The ‘Buzzing Dead’? Tiny flies turn honeybees into flying zombie drones

Already struggling due to Colony Collapse Disorder, vampire mites, and difficulties in finding enough food to sustain themselves, one of the world’s most important pollinators is facing a new threat in the form of tiny flies that can turn them into flying zombie drones.

According to the Associated Press, honeybees, particularly those in the western US, have become the victims of a bug that essentially brainwashes them into going out on nighttime flights, at times causing them to hover around porch lights until they die.

This fly had already been known to affect bumblebees and yellow jackets, but seven years ago, a San Francisco State University biology professor named John Hafernik discovered disoriented honeybees outside of his campus office. Shortly thereafter, he noticed pupae emerging from one of the afflicted pollinators, and the discovery inspired him to investigate.

In 2012, Hafernik launched Zombee Watch, a website to allow citizen scientists to report their own sightings and upload images of honeybees enslaved by these unusual flies and their insect masters. Since then, there have been more than 100 confirmed sightings, including some as far east as Vermont and New York, the AP said.

(Collected data)
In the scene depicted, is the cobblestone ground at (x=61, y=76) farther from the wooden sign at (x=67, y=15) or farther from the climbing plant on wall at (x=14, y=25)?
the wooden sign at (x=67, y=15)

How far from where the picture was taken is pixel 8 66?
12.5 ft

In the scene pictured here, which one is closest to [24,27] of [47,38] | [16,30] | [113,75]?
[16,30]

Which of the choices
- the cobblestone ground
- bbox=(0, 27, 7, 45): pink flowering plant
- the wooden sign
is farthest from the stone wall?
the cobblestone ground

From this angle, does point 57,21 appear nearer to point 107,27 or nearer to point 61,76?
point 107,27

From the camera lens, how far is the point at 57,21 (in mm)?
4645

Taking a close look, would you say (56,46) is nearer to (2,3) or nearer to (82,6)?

- _What you need to do_:
a – Transcribe the portion of the honeybee article between "Already struggling due" and "him to investigate.", inclusive.
b – In the honeybee article, what did John Hafernik launch in 2012?
c – Resume the article on the zombie honeybees, picking up after its final sentence.
The listing is independent of the honeybee article and stands on its own.

- _Outputs in order_:
a –
Already struggling due to Colony Collapse Disorder, vampire mites, and difficulties in finding enough food to sustain themselves, one of the world’s most important pollinators is facing a new threat in the form of tiny flies that can turn them into flying zombie drones.

According to the Associated Press, honeybees, particularly those in the western US, have become the victims of a bug that essentially brainwashes them into going out on nighttime flights, at times causing them to hover around porch lights until they die.

This fly had already been known to affect bumblebees and yellow jackets, but seven years ago, a San Francisco State University biology professor named John Hafernik discovered disoriented honeybees outside of his campus office. Shortly thereafter, he noticed pupae emerging from one of the afflicted pollinators, and the discovery inspired him to investigate.

b – Zombee Watch, a website where citizen scientists can report their own sightings and upload images of affected honeybees.

c –
Could these bugs play a role in Colony Collapse Disorder?

The creature responsible for this phenomenon is a parasitic phorid fly, the Apocephalus borealis, Hafernik and colleagues from SFSU, the University of California, San Francisco, and the Natural History Museum of Los Angeles County reported in a January 2012 PLOS One study.

Once a bee is infected, they explained, it abandons its hives during the nighttime and dies shortly thereafter. Then, approximately one week later, as many as 13 phorid larvae emerge from each of the bee carcasses. DNA barcoding revealed that these flies are the same species as those that had been infecting bumblebees, and analysis revealed that the bees typically had been infected with a condition called deformed wing virus and a parasite known as Nosema ceranae.

The flies also tested positive for these pathogens in both their larvae and adult stages, Hafernik and his co-authors wrote, suggesting that the fly was a potential vector of these pathogens. They believe that this discovery could provide new insights into similar hive abandonment issues seen in CCD, but a link between CCD and the zombie bees has yet to be established.

“We’re not making a case that this is the doomsday bug for bees,” Hafernik told the AP. “But it is certainly an interesting situation where we have a parasite that seems to affect the behavior of bees and has them essentially abandoning their hive.”

“We have several other stresses on bees and we don’t want any other stress like this one,” said Ramesh Sagili, an assistant professor of apiculture at Oregon State University. “We have to be cautious, but I’m not alarmed that this parasite is going to create a big problem.”